Türkiye’nin 2026-2028 Orta Vadeli Programı, ekonomik büyüme hedeflerinin gerçekleştirilmesi adına önemli adımlar atılmasını öngörmektedir. Ancak, bu hedeflerin gerçekleştirilmesi için sektörler arası iş birliği, kamu ve özel sektör ortaklıkları ve dijitalleşme süreçlerine yatırım yapılması gerekecektir. Mühendislik sektörü, özellikle altyapı projeleri ve sanayi yatırımları sayesinde büyüme fırsatları yakalayacaktır. Ancak, enflasyon, döviz kuru dalgalanmaları ve yüksek faiz oranları gibi riskler, sektörün geleceğini tehdit edebilir. Bu nedenle mühendislik firmalarının stratejik planlama ve sürdürülebilirlik odaklı projelere yönelmeleri büyük önem taşımaktadır.

Kaynakça

  1. Türkiye Cumhuriyeti Hazine ve Maliye Bakanlığı. (2025). Orta Vadeli Program 2026-2028. https://www.hmb.gov.tr
  2. Güler, İ. (2023). Türkiye Ekonomisinde Büyüme, Enflasyon ve Altyapı Yatırımlarının Sektörel Etkileri. Ankara: Akademik Yayın.
  3. Şimşek, H., & Yılmaz, M. (2024). Sanayi Politikaları ve Ekonomik Dönüşüm: OVP’nin Sektörler Üzerindeki Yansımaları. İstanbul: Ekonomi Araştırmaları Yayıncılık.

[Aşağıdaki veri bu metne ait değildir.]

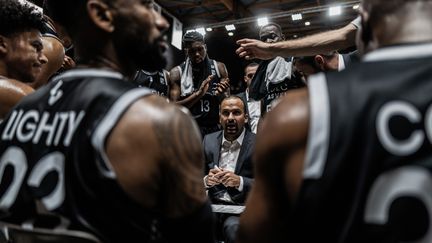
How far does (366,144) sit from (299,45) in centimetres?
214

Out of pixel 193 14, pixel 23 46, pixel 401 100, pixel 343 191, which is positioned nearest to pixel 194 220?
pixel 343 191

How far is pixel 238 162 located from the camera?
424 centimetres

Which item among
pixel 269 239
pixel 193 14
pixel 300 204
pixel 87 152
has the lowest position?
pixel 269 239

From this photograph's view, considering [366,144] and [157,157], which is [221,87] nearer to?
[157,157]

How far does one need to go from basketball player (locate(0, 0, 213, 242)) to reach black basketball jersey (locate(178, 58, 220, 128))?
4.32 meters

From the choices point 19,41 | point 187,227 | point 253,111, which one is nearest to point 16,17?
point 19,41

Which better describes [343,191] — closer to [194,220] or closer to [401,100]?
[401,100]

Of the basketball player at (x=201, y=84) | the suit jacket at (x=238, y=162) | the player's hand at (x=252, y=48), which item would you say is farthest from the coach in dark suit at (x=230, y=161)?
the player's hand at (x=252, y=48)

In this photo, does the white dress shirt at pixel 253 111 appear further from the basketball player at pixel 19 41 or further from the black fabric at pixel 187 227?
the black fabric at pixel 187 227

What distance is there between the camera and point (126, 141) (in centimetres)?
125

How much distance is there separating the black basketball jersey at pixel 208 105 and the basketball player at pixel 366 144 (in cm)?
472

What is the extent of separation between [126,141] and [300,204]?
1.73ft

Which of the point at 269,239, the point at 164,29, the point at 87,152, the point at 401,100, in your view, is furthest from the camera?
the point at 164,29

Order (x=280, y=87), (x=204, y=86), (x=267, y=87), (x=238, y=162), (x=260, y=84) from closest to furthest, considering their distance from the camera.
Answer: (x=238, y=162) → (x=280, y=87) → (x=267, y=87) → (x=260, y=84) → (x=204, y=86)
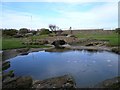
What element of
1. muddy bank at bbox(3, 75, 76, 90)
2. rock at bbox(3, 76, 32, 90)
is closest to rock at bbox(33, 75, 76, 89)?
muddy bank at bbox(3, 75, 76, 90)

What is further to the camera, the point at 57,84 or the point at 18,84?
the point at 18,84

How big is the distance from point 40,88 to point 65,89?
5.32 ft

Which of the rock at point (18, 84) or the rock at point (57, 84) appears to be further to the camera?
the rock at point (18, 84)

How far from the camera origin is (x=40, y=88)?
36.4 ft

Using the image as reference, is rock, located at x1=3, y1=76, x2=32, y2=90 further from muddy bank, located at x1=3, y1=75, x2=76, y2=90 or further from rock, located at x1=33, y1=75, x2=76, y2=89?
rock, located at x1=33, y1=75, x2=76, y2=89

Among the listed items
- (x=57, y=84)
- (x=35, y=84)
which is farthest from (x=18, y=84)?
(x=57, y=84)

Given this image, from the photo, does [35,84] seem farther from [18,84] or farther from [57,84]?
[57,84]

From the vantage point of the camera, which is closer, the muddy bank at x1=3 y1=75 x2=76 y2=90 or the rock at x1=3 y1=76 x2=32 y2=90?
the muddy bank at x1=3 y1=75 x2=76 y2=90

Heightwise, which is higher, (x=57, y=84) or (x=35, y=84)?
(x=57, y=84)

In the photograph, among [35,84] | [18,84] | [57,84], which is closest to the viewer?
[57,84]

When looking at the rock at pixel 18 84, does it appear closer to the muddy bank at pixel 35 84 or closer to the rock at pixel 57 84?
the muddy bank at pixel 35 84

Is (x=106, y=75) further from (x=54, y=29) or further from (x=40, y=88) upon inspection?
(x=54, y=29)

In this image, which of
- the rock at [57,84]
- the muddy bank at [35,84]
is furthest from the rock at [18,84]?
the rock at [57,84]

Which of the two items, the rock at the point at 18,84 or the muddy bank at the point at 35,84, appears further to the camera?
the rock at the point at 18,84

  4. Arslan, T. (2022). Dijital Dönüşüm ve Yeşil Ekonomi: Türkiye’nin Mühendislik Sektörüne Etkisi. İstanbul Teknik Üniversitesi Yayınları.
  5. Türkstat. (2025). 2025 Yılı Ekonomik Göstergeler ve Yıllık Büyüme Beklentileri. Türkiye İstatistik Kurumu.